- _Material supplied_:
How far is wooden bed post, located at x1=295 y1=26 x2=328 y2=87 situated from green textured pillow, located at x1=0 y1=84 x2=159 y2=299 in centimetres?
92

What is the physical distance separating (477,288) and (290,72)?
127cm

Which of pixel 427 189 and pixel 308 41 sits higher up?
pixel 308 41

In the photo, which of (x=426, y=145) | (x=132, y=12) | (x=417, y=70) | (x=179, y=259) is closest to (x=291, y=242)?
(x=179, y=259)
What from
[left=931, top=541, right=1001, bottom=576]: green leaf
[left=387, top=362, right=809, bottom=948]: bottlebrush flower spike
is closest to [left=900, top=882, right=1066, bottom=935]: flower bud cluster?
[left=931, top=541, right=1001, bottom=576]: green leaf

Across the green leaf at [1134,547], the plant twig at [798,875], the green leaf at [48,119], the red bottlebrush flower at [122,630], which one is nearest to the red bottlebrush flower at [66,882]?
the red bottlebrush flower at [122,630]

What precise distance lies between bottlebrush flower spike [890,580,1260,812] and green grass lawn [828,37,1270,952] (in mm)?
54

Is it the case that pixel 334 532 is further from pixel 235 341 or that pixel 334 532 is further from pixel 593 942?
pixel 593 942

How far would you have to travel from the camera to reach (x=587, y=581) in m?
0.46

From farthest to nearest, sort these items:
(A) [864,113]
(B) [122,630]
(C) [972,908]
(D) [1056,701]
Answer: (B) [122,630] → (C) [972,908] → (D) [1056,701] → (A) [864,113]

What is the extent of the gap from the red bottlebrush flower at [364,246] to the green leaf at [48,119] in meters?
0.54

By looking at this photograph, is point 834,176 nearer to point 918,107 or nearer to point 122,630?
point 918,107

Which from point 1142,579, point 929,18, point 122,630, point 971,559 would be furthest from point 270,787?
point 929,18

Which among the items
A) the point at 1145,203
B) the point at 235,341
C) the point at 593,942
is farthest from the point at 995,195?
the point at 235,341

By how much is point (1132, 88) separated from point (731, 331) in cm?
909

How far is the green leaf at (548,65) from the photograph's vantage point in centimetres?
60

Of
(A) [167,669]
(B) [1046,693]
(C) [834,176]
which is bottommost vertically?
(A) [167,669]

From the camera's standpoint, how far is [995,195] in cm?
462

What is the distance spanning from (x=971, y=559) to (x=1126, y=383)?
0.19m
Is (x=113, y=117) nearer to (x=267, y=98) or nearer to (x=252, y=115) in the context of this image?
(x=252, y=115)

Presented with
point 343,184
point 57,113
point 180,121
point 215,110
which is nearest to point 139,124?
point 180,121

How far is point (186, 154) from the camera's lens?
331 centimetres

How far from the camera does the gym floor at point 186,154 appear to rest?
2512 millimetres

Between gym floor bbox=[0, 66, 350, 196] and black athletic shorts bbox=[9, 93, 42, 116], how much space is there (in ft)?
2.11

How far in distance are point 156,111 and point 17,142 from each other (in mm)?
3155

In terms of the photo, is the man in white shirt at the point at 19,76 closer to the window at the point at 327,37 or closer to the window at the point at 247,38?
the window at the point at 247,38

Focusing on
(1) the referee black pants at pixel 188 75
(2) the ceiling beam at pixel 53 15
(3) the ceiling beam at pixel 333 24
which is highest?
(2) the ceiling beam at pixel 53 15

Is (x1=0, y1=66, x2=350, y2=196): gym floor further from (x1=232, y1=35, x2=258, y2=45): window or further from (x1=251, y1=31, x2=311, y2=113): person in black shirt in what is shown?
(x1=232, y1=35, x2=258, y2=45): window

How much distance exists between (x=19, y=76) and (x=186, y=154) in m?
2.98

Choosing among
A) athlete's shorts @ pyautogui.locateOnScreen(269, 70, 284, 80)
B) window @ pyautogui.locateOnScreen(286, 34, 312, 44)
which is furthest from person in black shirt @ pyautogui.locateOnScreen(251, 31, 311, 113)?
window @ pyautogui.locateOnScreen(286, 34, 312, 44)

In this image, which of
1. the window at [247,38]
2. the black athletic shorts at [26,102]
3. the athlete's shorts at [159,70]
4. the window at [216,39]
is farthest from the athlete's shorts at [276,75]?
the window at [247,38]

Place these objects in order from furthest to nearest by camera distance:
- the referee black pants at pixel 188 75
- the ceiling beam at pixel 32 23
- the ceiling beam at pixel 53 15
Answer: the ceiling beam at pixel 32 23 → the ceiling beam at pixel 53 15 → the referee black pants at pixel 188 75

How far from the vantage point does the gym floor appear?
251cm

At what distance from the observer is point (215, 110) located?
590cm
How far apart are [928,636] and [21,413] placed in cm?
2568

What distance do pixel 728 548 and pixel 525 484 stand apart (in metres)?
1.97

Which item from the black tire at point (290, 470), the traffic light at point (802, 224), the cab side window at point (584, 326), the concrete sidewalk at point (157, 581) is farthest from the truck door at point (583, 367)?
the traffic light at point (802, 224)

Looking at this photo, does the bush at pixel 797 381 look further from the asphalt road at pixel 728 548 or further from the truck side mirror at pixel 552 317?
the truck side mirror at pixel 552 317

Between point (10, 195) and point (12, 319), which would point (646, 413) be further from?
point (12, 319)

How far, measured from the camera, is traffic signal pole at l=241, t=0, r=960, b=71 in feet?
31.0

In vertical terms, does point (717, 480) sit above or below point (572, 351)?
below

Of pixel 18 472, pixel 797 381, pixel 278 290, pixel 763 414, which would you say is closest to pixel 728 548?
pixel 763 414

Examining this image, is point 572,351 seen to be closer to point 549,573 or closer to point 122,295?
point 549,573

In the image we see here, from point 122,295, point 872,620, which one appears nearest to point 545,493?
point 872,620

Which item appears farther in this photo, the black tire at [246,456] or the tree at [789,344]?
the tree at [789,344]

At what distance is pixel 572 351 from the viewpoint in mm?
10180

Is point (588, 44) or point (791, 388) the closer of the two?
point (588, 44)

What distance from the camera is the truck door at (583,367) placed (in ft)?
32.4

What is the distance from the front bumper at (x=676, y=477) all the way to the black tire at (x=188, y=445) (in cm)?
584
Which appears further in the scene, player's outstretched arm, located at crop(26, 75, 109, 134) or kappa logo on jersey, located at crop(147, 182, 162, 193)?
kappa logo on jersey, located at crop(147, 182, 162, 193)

- _Exercise description_:
Reproduce the full listing above, character for character.

- _Expected output_:
How far is wooden bed post, located at x1=295 y1=26 x2=328 y2=87 situated from green textured pillow, located at x1=0 y1=84 x2=159 y2=299 in centimetres?
92

What is the physical distance separating (477,288) and (290,72)?
127cm

Which of pixel 427 189 and pixel 308 41 sits higher up?
pixel 308 41

In the photo, which of (x=426, y=145) | (x=132, y=12) | (x=417, y=70) | (x=179, y=259) is closest to (x=291, y=242)?
(x=179, y=259)
What from
[left=931, top=541, right=1001, bottom=576]: green leaf
[left=387, top=362, right=809, bottom=948]: bottlebrush flower spike
is closest to [left=900, top=882, right=1066, bottom=935]: flower bud cluster?
[left=931, top=541, right=1001, bottom=576]: green leaf

Across the green leaf at [1134,547], the plant twig at [798,875], the green leaf at [48,119], the red bottlebrush flower at [122,630], which one is nearest to the red bottlebrush flower at [66,882]?
the red bottlebrush flower at [122,630]

What precise distance lies between bottlebrush flower spike [890,580,1260,812] and green grass lawn [828,37,1270,952] (in mm)?
54

Is it the case that pixel 334 532 is further from pixel 235 341 or that pixel 334 532 is further from pixel 593 942?
pixel 593 942

How far would you have to travel from the camera to reach (x=587, y=581) in m?
0.46

From farthest to nearest, sort these items:
(A) [864,113]
(B) [122,630]
(C) [972,908]
(D) [1056,701]
Answer: (B) [122,630] → (C) [972,908] → (D) [1056,701] → (A) [864,113]

What is the extent of the gap from the red bottlebrush flower at [364,246] to the green leaf at [48,119] in meters?
0.54

By looking at this photograph, is point 834,176 nearer to point 918,107 or nearer to point 122,630?
point 918,107

Which from point 1142,579, point 929,18, point 122,630, point 971,559 would be furthest from point 270,787?
point 929,18

Which among the items
A) the point at 1145,203
B) the point at 235,341
C) the point at 593,942
is farthest from the point at 995,195?
the point at 235,341

By how much is point (1132, 88) separated from point (731, 331) in cm?
909

How far is the green leaf at (548,65) from the photograph's vantage point in centimetres?
60

Of
(A) [167,669]
(B) [1046,693]
(C) [834,176]
which is bottommost vertically?
(A) [167,669]

From the camera's standpoint, how far is [995,195] in cm?
462

What is the distance spanning from (x=971, y=559) to (x=1126, y=383)?
0.19m
Is (x=113, y=117) nearer to (x=267, y=98) or nearer to (x=252, y=115) in the context of this image?
(x=252, y=115)

Presented with
point 343,184
point 57,113
point 180,121
point 215,110
which is nearest to point 139,124?
point 180,121

How far is point (186, 154) from the camera's lens?
331 centimetres

How far from the camera does the gym floor at point 186,154 appear to rest?
2512 millimetres

Between gym floor bbox=[0, 66, 350, 196] and black athletic shorts bbox=[9, 93, 42, 116], how much space is there (in ft)?
2.11

How far in distance are point 156,111 and point 17,142 from each other (in mm)?
3155

In terms of the photo, is the man in white shirt at the point at 19,76 closer to the window at the point at 327,37 or closer to the window at the point at 247,38?
the window at the point at 247,38

Focusing on
(1) the referee black pants at pixel 188 75
(2) the ceiling beam at pixel 53 15
(3) the ceiling beam at pixel 333 24
which is highest?
(2) the ceiling beam at pixel 53 15

Is (x1=0, y1=66, x2=350, y2=196): gym floor further from (x1=232, y1=35, x2=258, y2=45): window or further from (x1=251, y1=31, x2=311, y2=113): person in black shirt in what is shown?
(x1=232, y1=35, x2=258, y2=45): window

How much distance exists between (x=19, y=76) and (x=186, y=154) in m?
2.98

Choosing among
A) athlete's shorts @ pyautogui.locateOnScreen(269, 70, 284, 80)
B) window @ pyautogui.locateOnScreen(286, 34, 312, 44)
which is furthest from person in black shirt @ pyautogui.locateOnScreen(251, 31, 311, 113)?
window @ pyautogui.locateOnScreen(286, 34, 312, 44)

In this image, which of
1. the window at [247,38]
2. the black athletic shorts at [26,102]
3. the athlete's shorts at [159,70]
4. the window at [216,39]
is farthest from the athlete's shorts at [276,75]?
the window at [247,38]

Place these objects in order from furthest to nearest by camera distance:
- the referee black pants at pixel 188 75
- the ceiling beam at pixel 32 23
- the ceiling beam at pixel 53 15
Answer: the ceiling beam at pixel 32 23 → the ceiling beam at pixel 53 15 → the referee black pants at pixel 188 75

How far from the vantage point does the gym floor appear?
251cm

At what distance from the observer is point (215, 110) located?
590cm
How far apart are [928,636] and [21,413] placed in cm?
2568

What distance do pixel 728 548 and pixel 525 484 stand apart (in metres)?
1.97

Which item from the black tire at point (290, 470), the traffic light at point (802, 224), the cab side window at point (584, 326), the concrete sidewalk at point (157, 581) is farthest from the truck door at point (583, 367)?
the traffic light at point (802, 224)

Looking at this photo, does the bush at pixel 797 381 look further from the asphalt road at pixel 728 548 or further from the truck side mirror at pixel 552 317?
the truck side mirror at pixel 552 317

Between point (10, 195) and point (12, 319), which would point (646, 413) be further from?
point (12, 319)

How far, measured from the camera, is traffic signal pole at l=241, t=0, r=960, b=71 in feet?
31.0

In vertical terms, does point (717, 480) sit above or below point (572, 351)?
below

Of pixel 18 472, pixel 797 381, pixel 278 290, pixel 763 414, which would you say is closest to pixel 728 548?
pixel 763 414

Examining this image, is point 572,351 seen to be closer to point 549,573 or closer to point 122,295?
point 549,573

In the image we see here, from point 122,295, point 872,620, which one appears nearest to point 545,493?
point 872,620

Which item appears farther in this photo, the black tire at [246,456] or the tree at [789,344]?
the tree at [789,344]

At what distance is pixel 572 351 from the viewpoint in mm?
10180

Is point (588, 44) or point (791, 388) the closer of the two?
point (588, 44)

What distance from the camera is the truck door at (583,367) placed (in ft)?
32.4

What is the distance from the front bumper at (x=676, y=477) all the way to the black tire at (x=188, y=445) (in cm)?
584
Which appears further in the scene, player's outstretched arm, located at crop(26, 75, 109, 134) or kappa logo on jersey, located at crop(147, 182, 162, 193)?
kappa logo on jersey, located at crop(147, 182, 162, 193)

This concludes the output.